What would you do if you were simply browsing the internet on your web browser, and the computer froze? You try to move the mouse and it doesn't. Keypresses aren't registered. But you can see all the apps on the screen as they are. Nothing responds to input though. So you are left with no option other than to reboot, and then everything works normally, which leaves you puzzled.
When this happened to me, I checked the dmesg log, the kern log, the sys log, and found nothing that indicated that the computer crashed. However, when I used last -x, I saw there was a crash registered: tty7 20:36 - crash (00:19). Such a crash can be caused due to a faulty RAM, so I ran Memtest86+, and sure enough, the test failed.
- With XMP switched off, the tests passed.
- With just one RAM stick, the tests passed even with XMP.
While considering going through the long cycle of handing over the RAM to the service center and them testing it and replacing it, I decided to ask a few queries on the motherboard company's forum, because it seemed like a power distribution issue.
As the conversation progressed, I realized that the problem wasn't with the RAM. The problem was with XMP. The helpful person in the forum advised updating the BIOS and trying a higher, but safe CPU NB/SoC voltage (it's usually used for tuning memory frequency, but can raise CPU temperature if too high). When Memtest failed with this setting too, but with the BIOS update, when Memtest succeeded during the first pass and failed in the second pass, the person realized that I was on the edge of success. So he advised trying 3000MHz instead of 3200MHz.
This worked perfectly. With 3000MHz, there was no crash. This was far better than the 2133MHz that the RAM would have worked at if XMP was switched off. Now that everything worked fine, there was no need to go to the service centre too, since I know the problem was with the RAM frequency, and not with the RAM itself.
Some things I learnt:
- Updating the BIOS is important. Some issues got fixed when I did the update.
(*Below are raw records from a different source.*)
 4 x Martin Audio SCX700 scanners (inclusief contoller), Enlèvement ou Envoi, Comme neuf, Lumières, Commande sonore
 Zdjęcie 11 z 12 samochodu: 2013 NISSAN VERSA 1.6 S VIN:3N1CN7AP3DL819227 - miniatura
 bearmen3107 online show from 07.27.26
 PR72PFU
- Memtest86+ is a fork of Memtest86, and the guys developing Memtest86 are continuing to maintain it, so it may be a better option than Memtest86+.
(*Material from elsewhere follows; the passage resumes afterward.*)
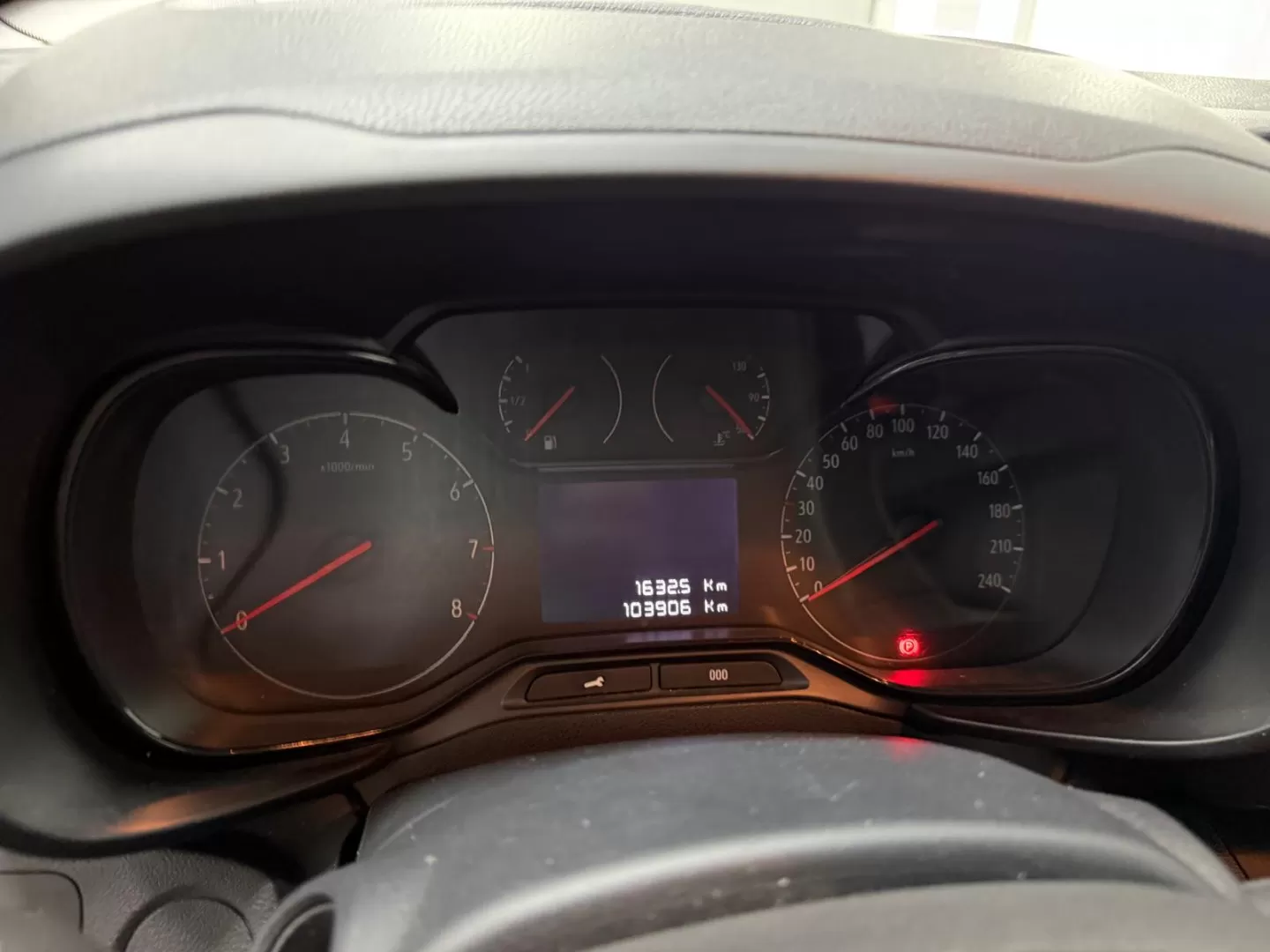Opel  combo 1.6 HDI - foto 5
- Plenty of other factors can affect RAM (the mainboard model (PCB layer count, PCB trace optimization, RAM slot topology and slot count, component selection, RAM VRM etc.), the mainboard's BIOS optimizations and the BIOS settings, the CPU's integrated memory controller (IMC), quality depends on the CPU generation as well as on the individual CPU (silicon lottery), the properties of the RAM modules), it's also possible that the board/BIOS lacks proper optimization for it.
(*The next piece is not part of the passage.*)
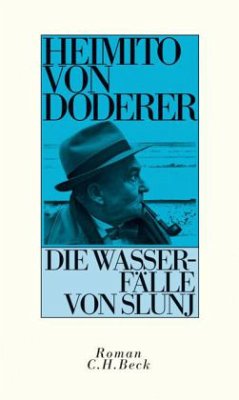 Die Wasserfälle von Slunj - Doderer, Heimito von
- Problems often appear if you increase the stress on the memory system. So, with one module, everything is ok, with two modules, you double the stress on the memory system (and again when going from two to four modules). Or you go from the safe default speeds to the XMP speeds that the RAM advertises with.
- About that XMP speed: The RAM maker will have verified that in-house, so there's rarely a doubt that the RAM (in isolation) can achieve that speed. For example, the highest-spec DDR4 you can buy has an XMP profile of DDR4-5333 at a staggering 1.6V. Is this RAM cabable of that speed under the right circumstances? Yes. Will it work at that speed in a run-of-the-mill board model and CPU that is not handpicked? Unlikely.
- If any one of the components of the memory system is not entirely happy with the speed and timings you're trying, it will fall down like a house of cards. Often times, the RAM kit itself is not the culprit, it's just the combination of everything that doesn't quite work well together for some reason. The first order of business is to look at the important voltages, and try some tweaks there. It might be a matter of BIOS optimization, even to the point where you have to open a ticket with the motherboard manufacturer.
- The voltage stability of the PSU's output will not be affected by any peripherals. It can take a hit when you install a graphics card with a high power draw, as their power draw nowadays can be higher than any CPU you can buy. But for entry-level or mid-range graphics cards with <200W power draw, there should be no concern. Fans and DVD drives and USB devices don't even cause a blip, they often in the single-digit Watt range.
- About XMP Profile1 and profile2 in the BIOS, I realized from this page: "Profile 1 is the profile that offers better stability but might come at the cost of slightly looser timings". Whereas "Profile 2 loads a memory’s complete default XMP profile, including all the advanced timing parameters. Timings would be tighter in this case, but stability mileage would vary from motherboard to motherboard".
- A faulty RAM could have possibly corrupted many files in your system, so it's advisable to reinstall the operating system and all other software. Unfortunately, even your personal files may be affected.